So let's get over here to create and find out what's there. And create is the ability to make a postulate. If you can unmake postulates, you can make postulates. So we've gotten over here to destroy. So we've got both ends of it there immediately in the same statement. In order to make postulates, you certainly must be able to unmake postulates. But unlimited making of postulates, without unmaking any postulates, is chaos — that's you!

Now, as far as the lower rung is concerned, exactly the lower rung — exact mechanisms that are inhibiting the lower rung are those inhibiting the Operating Thetan from being higher himself. You follow that? It's the same mechanism, up or down. There isn't any more difficult mechanism in that. And if you think next week I'm going to suddenly turn around and tell you that the answer is something different, you're going to be very surprised. Because I listened too long to the reason why they couldn't. I listened much too long. But it was very, very good that I did, because I kept working for what they could do, consistently and continually working for what they could do, and in that direction.

And we get over here to destruction: the unlimited effort to unmake postulates without making any. That's a real rough one. And that is a sort of a frantic state of trying madly to knock all the mest to pieces, when all one should do is knock the postulates to pieces. That's terrifically simple in the final analysis. All right.

The only place today that requires any real slippy, clever auditing is on a Step I who has gone so high toward Operating Thetan — oh, they're real complicated way up at the top, they're not complicated down low. They're real complicated where the guy is afraid to let go of any more automaticity for fear he's going to be bored for the next eight or nine billion years. And you have to remedy that. And you remedy it by having him build up automaticities and forget about them until he is very able in it; and then he loses this fear.

So to solve the problem, we must solve that proposition on postulates: "Must resist all effects." You don't have to handle any other postulate than that, you see. Survive, persist, must resist all effects, must retain effects — all of these things come under the same statement and heading. You state it in various ways, any way under the shape of the sun that you want to, but it's still that postulate "survive," which is "must resist all effects," which is "persistence," which is "no effects must have any effect upon me," "nobody is cause but me," "everybody is trying to be cause but me and I have to resist their causes." You could just go on and make a dictionary full of statements and it would become the English language — or the French language, or the Russian language.

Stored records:
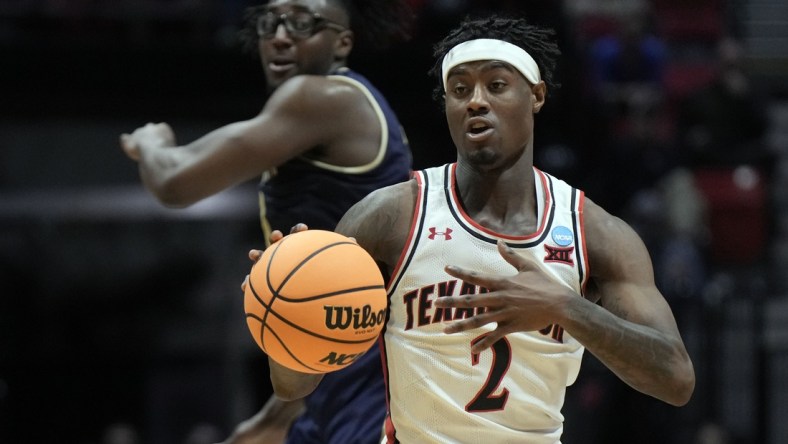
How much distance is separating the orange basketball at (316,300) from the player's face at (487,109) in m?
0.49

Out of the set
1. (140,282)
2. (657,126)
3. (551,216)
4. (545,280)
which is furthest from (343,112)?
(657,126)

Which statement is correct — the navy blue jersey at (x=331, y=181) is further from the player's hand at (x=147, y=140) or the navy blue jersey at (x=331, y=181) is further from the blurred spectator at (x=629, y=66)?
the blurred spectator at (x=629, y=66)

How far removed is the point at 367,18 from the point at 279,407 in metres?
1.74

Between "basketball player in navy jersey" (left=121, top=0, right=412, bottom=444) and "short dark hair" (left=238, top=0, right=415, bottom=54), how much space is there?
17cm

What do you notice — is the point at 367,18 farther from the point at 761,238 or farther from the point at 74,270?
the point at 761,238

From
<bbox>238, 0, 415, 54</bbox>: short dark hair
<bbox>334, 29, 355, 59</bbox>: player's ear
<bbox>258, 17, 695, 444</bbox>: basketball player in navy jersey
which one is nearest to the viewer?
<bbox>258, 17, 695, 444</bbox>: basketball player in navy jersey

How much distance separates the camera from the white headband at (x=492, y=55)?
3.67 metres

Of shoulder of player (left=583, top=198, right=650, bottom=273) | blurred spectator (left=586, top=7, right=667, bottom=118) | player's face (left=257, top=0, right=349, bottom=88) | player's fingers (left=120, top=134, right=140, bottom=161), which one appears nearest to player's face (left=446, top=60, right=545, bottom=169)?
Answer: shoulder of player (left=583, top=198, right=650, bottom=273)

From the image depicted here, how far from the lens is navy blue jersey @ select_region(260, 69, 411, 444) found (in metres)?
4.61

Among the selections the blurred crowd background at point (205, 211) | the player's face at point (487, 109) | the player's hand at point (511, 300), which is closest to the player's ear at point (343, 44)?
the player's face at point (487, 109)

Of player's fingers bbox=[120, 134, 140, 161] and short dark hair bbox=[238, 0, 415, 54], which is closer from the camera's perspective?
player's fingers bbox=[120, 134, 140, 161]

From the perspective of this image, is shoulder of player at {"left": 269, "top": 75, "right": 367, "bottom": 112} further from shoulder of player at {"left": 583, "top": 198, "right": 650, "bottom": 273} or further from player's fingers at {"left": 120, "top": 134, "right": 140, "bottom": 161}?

EXERCISES:
(1) Answer these questions from the lecture excerpt on postulates:
(a) What does the lecture excerpt call the unlimited making of postulates without unmaking any?
(b) In the lecture excerpt, what is the only place today that requires real slippy, clever auditing?
(c) What postulate does the lecture excerpt say must be solved in order to solve the problem?
(2) Retype the passage of the lecture excerpt on postulates from "And we get over" to "analysis. All right.", keeping every word and punctuation mark unchanged.

EXPECTED OUTPUTS:
(1)
(a) Chaos.
(b) A Step I who has gone so high toward Operating Thetan.
(c) "Must resist all effects."

(2)
And we get over here to destruction: the unlimited effort to unmake postulates without making any. That's a real rough one. And that is a sort of a frantic state of trying madly to knock all the mest to pieces, when all one should do is knock the postulates to pieces. That's terrifically simple in the final analysis. All right.